Reproduce the data in full, exactly as it appears.

Extracted records
-- Opening Marker --
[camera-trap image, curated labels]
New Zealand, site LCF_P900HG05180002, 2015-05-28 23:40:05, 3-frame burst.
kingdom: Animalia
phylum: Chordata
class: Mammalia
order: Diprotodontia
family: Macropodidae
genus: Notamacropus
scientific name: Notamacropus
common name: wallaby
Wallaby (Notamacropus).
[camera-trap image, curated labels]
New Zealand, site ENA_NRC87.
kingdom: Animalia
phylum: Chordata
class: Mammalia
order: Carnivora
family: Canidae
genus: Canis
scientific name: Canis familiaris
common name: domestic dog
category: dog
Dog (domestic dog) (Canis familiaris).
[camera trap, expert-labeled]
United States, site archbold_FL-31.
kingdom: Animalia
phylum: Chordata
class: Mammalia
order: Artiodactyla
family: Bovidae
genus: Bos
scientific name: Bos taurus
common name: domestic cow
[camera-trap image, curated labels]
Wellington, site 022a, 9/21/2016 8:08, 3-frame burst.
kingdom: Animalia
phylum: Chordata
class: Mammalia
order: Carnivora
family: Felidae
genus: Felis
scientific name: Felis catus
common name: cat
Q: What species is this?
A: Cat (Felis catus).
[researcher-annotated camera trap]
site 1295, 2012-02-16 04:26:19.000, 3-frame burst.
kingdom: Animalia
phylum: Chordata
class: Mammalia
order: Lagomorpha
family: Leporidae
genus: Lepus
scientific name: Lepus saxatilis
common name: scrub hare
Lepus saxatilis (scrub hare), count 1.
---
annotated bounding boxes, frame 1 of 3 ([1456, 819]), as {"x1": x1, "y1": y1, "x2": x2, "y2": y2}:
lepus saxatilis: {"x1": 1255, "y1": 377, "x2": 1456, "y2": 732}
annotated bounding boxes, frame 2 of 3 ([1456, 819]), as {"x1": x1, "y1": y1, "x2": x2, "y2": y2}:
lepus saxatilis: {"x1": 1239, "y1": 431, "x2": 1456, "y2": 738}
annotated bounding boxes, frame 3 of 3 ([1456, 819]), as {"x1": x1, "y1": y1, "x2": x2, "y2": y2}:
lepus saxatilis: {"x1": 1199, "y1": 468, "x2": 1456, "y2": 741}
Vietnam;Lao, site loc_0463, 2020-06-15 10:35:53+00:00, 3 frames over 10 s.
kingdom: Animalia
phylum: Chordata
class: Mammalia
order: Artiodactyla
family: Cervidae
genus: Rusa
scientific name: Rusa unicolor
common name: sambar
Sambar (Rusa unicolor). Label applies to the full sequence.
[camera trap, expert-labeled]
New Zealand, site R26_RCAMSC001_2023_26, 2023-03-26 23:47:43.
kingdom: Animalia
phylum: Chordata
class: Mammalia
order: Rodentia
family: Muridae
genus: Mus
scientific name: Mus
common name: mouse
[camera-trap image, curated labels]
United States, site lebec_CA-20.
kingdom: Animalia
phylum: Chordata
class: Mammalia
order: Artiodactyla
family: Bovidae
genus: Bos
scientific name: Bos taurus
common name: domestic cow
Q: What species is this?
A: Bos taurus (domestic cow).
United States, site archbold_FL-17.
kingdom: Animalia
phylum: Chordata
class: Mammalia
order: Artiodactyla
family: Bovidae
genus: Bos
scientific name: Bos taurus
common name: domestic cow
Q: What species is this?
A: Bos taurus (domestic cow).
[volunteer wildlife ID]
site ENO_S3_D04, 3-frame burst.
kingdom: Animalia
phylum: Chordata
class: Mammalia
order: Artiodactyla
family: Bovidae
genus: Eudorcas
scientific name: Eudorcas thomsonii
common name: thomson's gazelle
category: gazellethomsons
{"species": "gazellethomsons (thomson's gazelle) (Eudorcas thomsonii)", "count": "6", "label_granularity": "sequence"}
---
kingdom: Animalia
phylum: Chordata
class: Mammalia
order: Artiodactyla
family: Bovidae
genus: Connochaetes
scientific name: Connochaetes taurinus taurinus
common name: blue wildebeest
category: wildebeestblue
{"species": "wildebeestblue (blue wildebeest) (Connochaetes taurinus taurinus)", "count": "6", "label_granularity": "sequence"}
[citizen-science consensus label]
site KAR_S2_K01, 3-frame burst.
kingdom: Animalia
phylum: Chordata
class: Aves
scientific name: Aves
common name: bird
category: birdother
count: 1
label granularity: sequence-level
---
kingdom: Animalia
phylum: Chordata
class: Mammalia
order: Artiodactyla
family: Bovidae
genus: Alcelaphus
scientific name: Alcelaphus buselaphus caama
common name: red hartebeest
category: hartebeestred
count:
-- Closing Marker --
YOUR SOLUTION |
[camera-trap image, curated labels]
New Zealand, site LCF_P900HG05180002, 2015-05-28 23:40:05, 3-frame burst.
kingdom: Animalia
phylum: Chordata
class: Mammalia
order: Diprotodontia
family: Macropodidae
genus: Notamacropus
scientific name: Notamacropus
common name: wallaby
Wallaby (Notamacropus).
[camera-trap image, curated labels]
New Zealand, site ENA_NRC87.
kingdom: Animalia
phylum: Chordata
class: Mammalia
order: Carnivora
family: Canidae
genus: Canis
scientific name: Canis familiaris
common name: domestic dog
category: dog
Dog (domestic dog) (Canis familiaris).
[camera trap, expert-labeled]
United States, site archbold_FL-31.
kingdom: Animalia
phylum: Chordata
class: Mammalia
order: Artiodactyla
family: Bovidae
genus: Bos
scientific name: Bos taurus
common name: domestic cow
[camera-trap image, curated labels]
Wellington, site 022a, 9/21/2016 8:08, 3-frame burst.
kingdom: Animalia
phylum: Chordata
class: Mammalia
order: Carnivora
family: Felidae
genus: Felis
scientific name: Felis catus
common name: cat
Q: What species is this?
A: Cat (Felis catus).
[researcher-annotated camera trap]
site 1295, 2012-02-16 04:26:19.000, 3-frame burst.
kingdom: Animalia
phylum: Chordata
class: Mammalia
order: Lagomorpha
family: Leporidae
genus: Lepus
scientific name: Lepus saxatilis
common name: scrub hare
Lepus saxatilis (scrub hare), count 1.
---
annotated bounding boxes, frame 1 of 3 ([1456, 819]), as {"x1": x1, "y1": y1, "x2": x2, "y2": y2}:
lepus saxatilis: {"x1": 1255, "y1": 377, "x2": 1456, "y2": 732}
annotated bounding boxes, frame 2 of 3 ([1456, 819]), as {"x1": x1, "y1": y1, "x2": x2, "y2": y2}:
lepus saxatilis: {"x1": 1239, "y1": 431, "x2": 1456, "y2": 738}
annotated bounding boxes, frame 3 of 3 ([1456, 819]), as {"x1": x1, "y1": y1, "x2": x2, "y2": y2}:
lepus saxatilis: {"x1": 1199, "y1": 468, "x2": 1456, "y2": 741}
Vietnam;Lao, site loc_0463, 2020-06-15 10:35:53+00:00, 3 frames over 10 s.
kingdom: Animalia
phylum: Chordata
class: Mammalia
order: Artiodactyla
family: Cervidae
genus: Rusa
scientific name: Rusa unicolor
common name: sambar
Sambar (Rusa unicolor). Label applies to the full sequence.
[camera trap, expert-labeled]
New Zealand, site R26_RCAMSC001_2023_26, 2023-03-26 23:47:43.
kingdom: Animalia
phylum: Chordata
class: Mammalia
order: Rodentia
family: Muridae
genus: Mus
scientific name: Mus
common name: mouse
[camera-trap image, curated labels]
United States, site lebec_CA-20.
kingdom: Animalia
phylum: Chordata
class: Mammalia
order: Artiodactyla
family: Bovidae
genus: Bos
scientific name: Bos taurus
common name: domestic cow
Q: What species is this?
A: Bos taurus (domestic cow).
United States, site archbold_FL-17.
kingdom: Animalia
phylum: Chordata
class: Mammalia
order: Artiodactyla
family: Bovidae
genus: Bos
scientific name: Bos taurus
common name: domestic cow
Q: What species is this?
A: Bos taurus (domestic cow).
[volunteer wildlife ID]
site ENO_S3_D04, 3-frame burst.
kingdom: Animalia
phylum: Chordata
class: Mammalia
order: Artiodactyla
family: Bovidae
genus: Eudorcas
scientific name: Eudorcas thomsonii
common name: thomson's gazelle
category: gazellethomsons
{"species": "gazellethomsons (thomson's gazelle) (Eudorcas thomsonii)", "count": "6", "label_granularity": "sequence"}
---
kingdom: Animalia
phylum: Chordata
class: Mammalia
order: Artiodactyla
family: Bovidae
genus: Connochaetes
scientific name: Connochaetes taurinus taurinus
common name: blue wildebeest
category: wildebeestblue
{"species": "wildebeestblue (blue wildebeest) (Connochaetes taurinus taurinus)", "count": "6", "label_granularity": "sequence"}
[citizen-science consensus label]
site KAR_S2_K01, 3-frame burst.
kingdom: Animalia
phylum: Chordata
class: Aves
scientific name: Aves
common name: bird
category: birdother
count: 1
label granularity: sequence-level
---
kingdom: Animalia
phylum: Chordata
class: Mammalia
order: Artiodactyla
family: Bovidae
genus: Alcelaphus
scientific name: Alcelaphus buselaphus caama
common name: red hartebeest
category: hartebeestred
count:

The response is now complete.